DATA SHOWN:
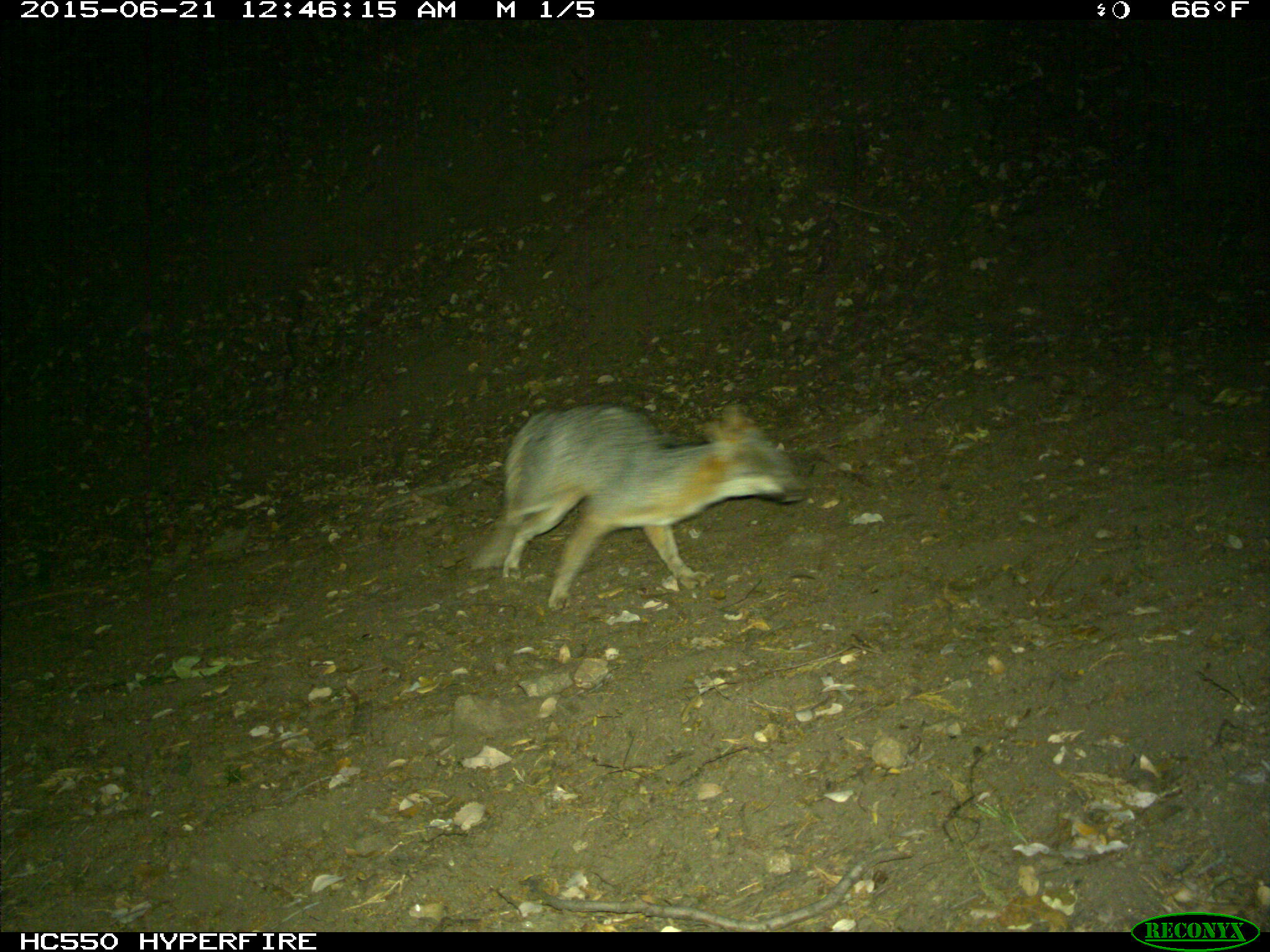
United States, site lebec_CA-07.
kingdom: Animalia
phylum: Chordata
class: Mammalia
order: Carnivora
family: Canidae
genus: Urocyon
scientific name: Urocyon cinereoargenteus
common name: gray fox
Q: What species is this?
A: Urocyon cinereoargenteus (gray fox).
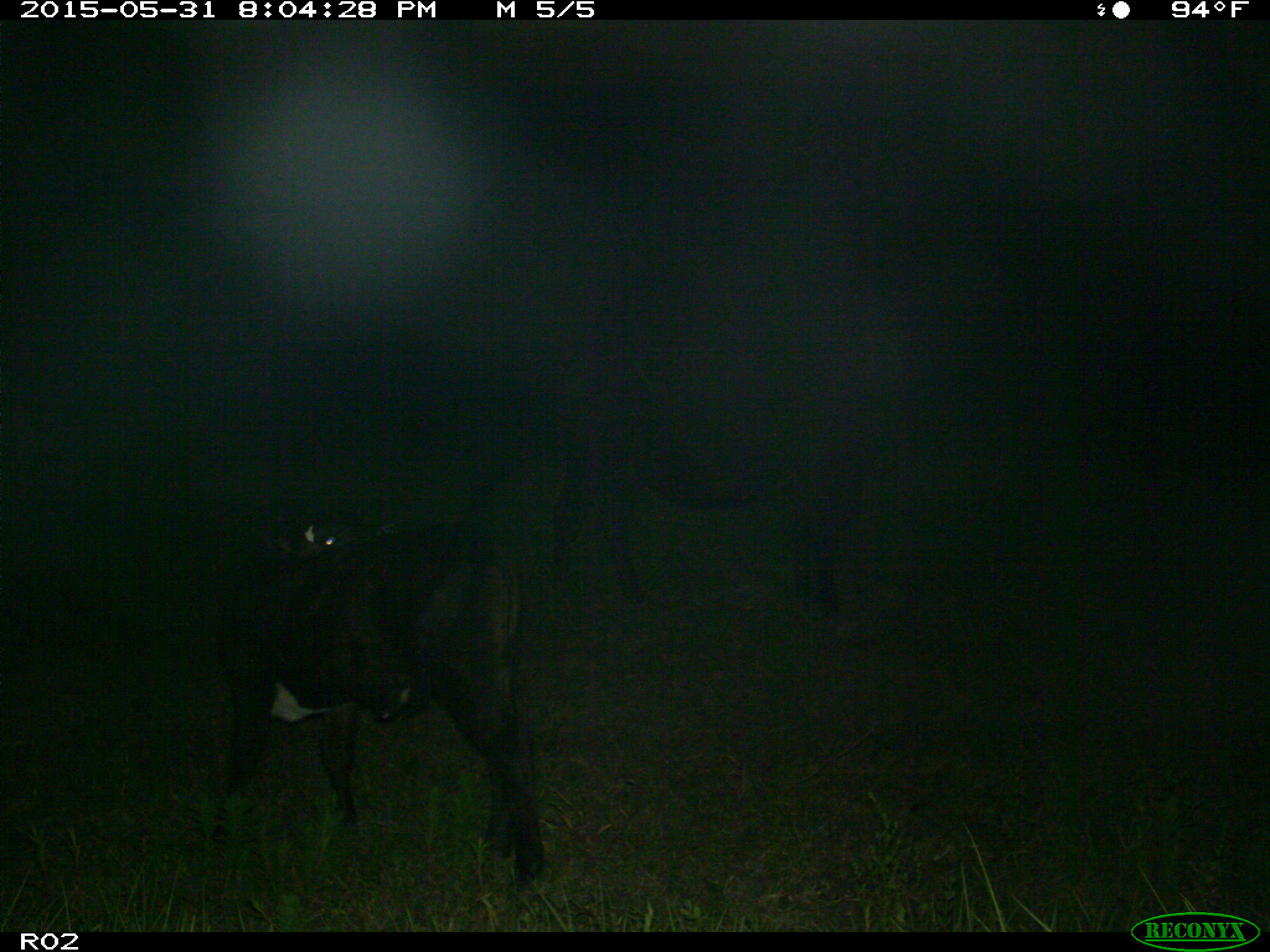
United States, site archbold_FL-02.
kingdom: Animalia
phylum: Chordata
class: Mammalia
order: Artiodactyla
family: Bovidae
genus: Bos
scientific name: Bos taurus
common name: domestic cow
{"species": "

EXERCISE: Filter the lines above, keeping and copying those that contain "site".

ANSWER BOX:
United States, site lebec_CA-07.
United States, site archbold_FL-02.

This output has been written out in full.